(Scene-based spatial questions)
....

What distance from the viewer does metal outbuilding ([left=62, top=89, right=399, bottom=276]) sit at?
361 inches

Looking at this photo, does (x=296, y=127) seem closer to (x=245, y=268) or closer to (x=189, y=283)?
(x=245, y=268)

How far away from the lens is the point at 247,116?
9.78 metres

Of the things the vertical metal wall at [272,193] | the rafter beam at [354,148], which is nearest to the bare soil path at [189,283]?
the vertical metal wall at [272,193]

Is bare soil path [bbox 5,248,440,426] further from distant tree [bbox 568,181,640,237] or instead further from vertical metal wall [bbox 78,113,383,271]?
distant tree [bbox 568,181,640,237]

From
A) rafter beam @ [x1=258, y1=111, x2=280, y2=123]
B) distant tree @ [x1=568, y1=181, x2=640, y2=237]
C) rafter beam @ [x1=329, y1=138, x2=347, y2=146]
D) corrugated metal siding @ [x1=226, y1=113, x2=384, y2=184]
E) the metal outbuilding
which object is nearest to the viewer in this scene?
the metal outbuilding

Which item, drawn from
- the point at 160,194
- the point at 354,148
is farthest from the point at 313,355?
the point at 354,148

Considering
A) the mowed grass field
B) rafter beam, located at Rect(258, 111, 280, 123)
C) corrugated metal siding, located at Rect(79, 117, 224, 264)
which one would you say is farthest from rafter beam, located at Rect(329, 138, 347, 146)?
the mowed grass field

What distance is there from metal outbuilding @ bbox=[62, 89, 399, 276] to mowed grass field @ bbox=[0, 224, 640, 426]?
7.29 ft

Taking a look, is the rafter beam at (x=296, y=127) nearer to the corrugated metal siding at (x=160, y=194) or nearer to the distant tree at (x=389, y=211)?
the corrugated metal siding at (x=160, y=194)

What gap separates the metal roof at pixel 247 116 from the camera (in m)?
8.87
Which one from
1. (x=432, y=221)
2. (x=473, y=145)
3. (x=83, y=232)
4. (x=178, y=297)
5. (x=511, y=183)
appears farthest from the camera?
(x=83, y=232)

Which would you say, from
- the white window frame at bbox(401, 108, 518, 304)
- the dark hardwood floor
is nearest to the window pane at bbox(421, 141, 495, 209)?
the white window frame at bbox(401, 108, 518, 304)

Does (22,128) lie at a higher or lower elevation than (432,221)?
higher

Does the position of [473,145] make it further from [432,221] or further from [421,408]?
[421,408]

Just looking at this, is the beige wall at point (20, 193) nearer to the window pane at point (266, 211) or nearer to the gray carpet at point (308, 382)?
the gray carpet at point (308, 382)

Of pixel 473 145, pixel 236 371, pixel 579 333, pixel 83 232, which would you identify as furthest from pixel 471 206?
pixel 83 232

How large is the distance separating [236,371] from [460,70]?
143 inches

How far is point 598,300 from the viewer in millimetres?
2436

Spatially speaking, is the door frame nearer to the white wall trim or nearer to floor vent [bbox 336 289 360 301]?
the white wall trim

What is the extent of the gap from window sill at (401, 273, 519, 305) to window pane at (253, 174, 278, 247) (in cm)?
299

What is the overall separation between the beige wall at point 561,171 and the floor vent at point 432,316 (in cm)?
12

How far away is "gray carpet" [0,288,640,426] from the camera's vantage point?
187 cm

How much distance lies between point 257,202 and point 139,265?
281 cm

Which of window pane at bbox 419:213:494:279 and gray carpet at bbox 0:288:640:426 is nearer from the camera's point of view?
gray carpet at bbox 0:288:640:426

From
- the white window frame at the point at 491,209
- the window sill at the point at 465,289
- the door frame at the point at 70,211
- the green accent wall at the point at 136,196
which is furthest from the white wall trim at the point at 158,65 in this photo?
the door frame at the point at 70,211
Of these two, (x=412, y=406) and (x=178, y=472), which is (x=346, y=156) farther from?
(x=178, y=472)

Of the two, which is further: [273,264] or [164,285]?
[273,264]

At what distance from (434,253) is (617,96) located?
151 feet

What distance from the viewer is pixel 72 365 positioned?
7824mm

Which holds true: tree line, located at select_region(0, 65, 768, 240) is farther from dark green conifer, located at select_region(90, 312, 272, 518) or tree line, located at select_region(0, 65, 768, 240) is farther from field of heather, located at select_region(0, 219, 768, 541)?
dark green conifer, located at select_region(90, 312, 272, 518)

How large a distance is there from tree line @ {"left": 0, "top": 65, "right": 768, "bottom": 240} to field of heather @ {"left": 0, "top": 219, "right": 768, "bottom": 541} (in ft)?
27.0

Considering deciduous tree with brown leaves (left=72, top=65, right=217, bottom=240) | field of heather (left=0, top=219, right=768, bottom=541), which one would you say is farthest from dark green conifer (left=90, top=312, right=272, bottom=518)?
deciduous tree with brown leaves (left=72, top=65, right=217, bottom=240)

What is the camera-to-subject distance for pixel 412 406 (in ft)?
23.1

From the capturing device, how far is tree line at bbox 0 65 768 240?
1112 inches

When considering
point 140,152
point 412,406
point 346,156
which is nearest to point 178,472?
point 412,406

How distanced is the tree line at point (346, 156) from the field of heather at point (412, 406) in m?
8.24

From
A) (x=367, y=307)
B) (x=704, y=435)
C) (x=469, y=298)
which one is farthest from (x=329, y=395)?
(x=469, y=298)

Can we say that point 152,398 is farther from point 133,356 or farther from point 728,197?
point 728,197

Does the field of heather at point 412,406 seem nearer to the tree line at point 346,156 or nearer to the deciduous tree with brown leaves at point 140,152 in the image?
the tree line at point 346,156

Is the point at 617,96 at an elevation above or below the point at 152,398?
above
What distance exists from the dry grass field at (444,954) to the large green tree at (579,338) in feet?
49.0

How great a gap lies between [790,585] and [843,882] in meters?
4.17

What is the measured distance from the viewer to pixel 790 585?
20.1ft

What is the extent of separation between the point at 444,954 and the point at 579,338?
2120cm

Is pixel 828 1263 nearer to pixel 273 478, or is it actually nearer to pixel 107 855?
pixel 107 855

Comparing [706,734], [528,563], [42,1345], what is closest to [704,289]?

....

## Exercise
Collect each line in the rows above that contains the word "located".

## Exercise answer
B) rafter beam, located at Rect(258, 111, 280, 123)
C) corrugated metal siding, located at Rect(79, 117, 224, 264)
which one would you say is farthest from rafter beam, located at Rect(329, 138, 347, 146)?
At what distance from (434,253) is (617,96) located?
Which holds true: tree line, located at select_region(0, 65, 768, 240) is farther from dark green conifer, located at select_region(90, 312, 272, 518) or tree line, located at select_region(0, 65, 768, 240) is farther from field of heather, located at select_region(0, 219, 768, 541)?
dark green conifer, located at select_region(90, 312, 272, 518)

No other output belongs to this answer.